### [À faire]
A – D'après l'intervention de Mme O'Neil, dans quel pays l'ACDI a-t-elle créé un centre de recherche sur le sida après la réunion du G8 à Kananaskis ?
B – Reproduisez fidèlement le segment de l'intervention de Mme O'Neil qui commence par les mots « Mme O'Neil : En » et se termine par « que c'est différent. ».
C – Résumez l'intervention de Mme O'Neil en deux phrases.

══ Passage fourni

Mme O'Neil : En effet, on procède d'une façon tout à fait différente. L'ACDI appuie le groupe consultatif sur la recherche en agriculture. En gros, les transferts pour la recherche de l'ACDI sont plutôt pour les grands centres que pour nous, même si on travaille avec les centres de recherche agricole. Il y a quelques années, on a fait une étude dans le domaine de l'environnement pour voir quelle était la différence entre l'appui donné par le CRDI et celui donné par l'ACDI. Il est clair que c'est différent.

De plus, chez nous, nous sommes en opération boutique, on travaille directement avec les chercheurs ailleurs, ce qui n'est pas le cas pour l'ACDI. Leur mandat ressemble à ce qu'ils ont fait au Kenya, il y a quelques années, après la réunion du G8 à Kananaskis où ils ont créé un centre de recherche sur le sida au Kenya. C'est plutôt quelque chose de physique. Nous, nous travaillons directement avec les groupes de chercheurs. Nous faisons un travail très différent.

════
══ Liste des entrées

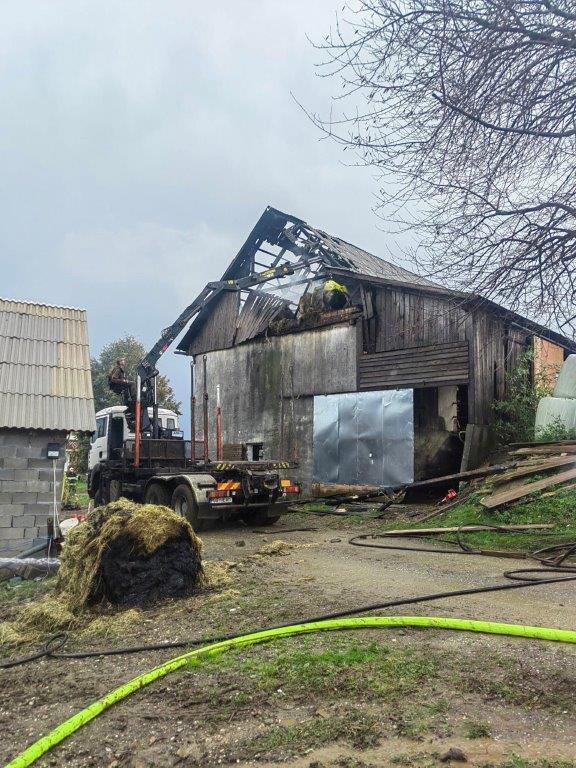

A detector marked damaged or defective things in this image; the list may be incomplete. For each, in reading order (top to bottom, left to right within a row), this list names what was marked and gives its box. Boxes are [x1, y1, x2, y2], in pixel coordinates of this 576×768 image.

broken roof [0, 298, 95, 432]
broken roof [178, 206, 438, 352]
burned barn [179, 207, 576, 488]
burnt hay pile [58, 498, 202, 612]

════

### [Réponses par tâche]
A – Au Kenya.

B –
Mme O'Neil : En effet, on procède d'une façon tout à fait différente. L'ACDI appuie le groupe consultatif sur la recherche en agriculture. En gros, les transferts pour la recherche de l'ACDI sont plutôt pour les grands centres que pour nous, même si on travaille avec les centres de recherche agricole. Il y a quelques années, on a fait une étude dans le domaine de l'environnement pour voir quelle était la différence entre l'appui donné par le CRDI et celui donné par l'ACDI. Il est clair que c'est différent.

C – Selon Mme O'Neil, l'ACDI et le CRDI appuient la recherche de façon tout à fait différente : les transferts de l'ACDI vont plutôt aux grands centres, et une étude en environnement a été faite il y a quelques années pour comparer les deux appuis. Le CRDI travaille directement avec les groupes de chercheurs, alors que le mandat de l'ACDI porte plutôt sur quelque chose de physique, comme le centre de recherche sur le sida créé au Kenya après la réunion du G8 à Kananaskis.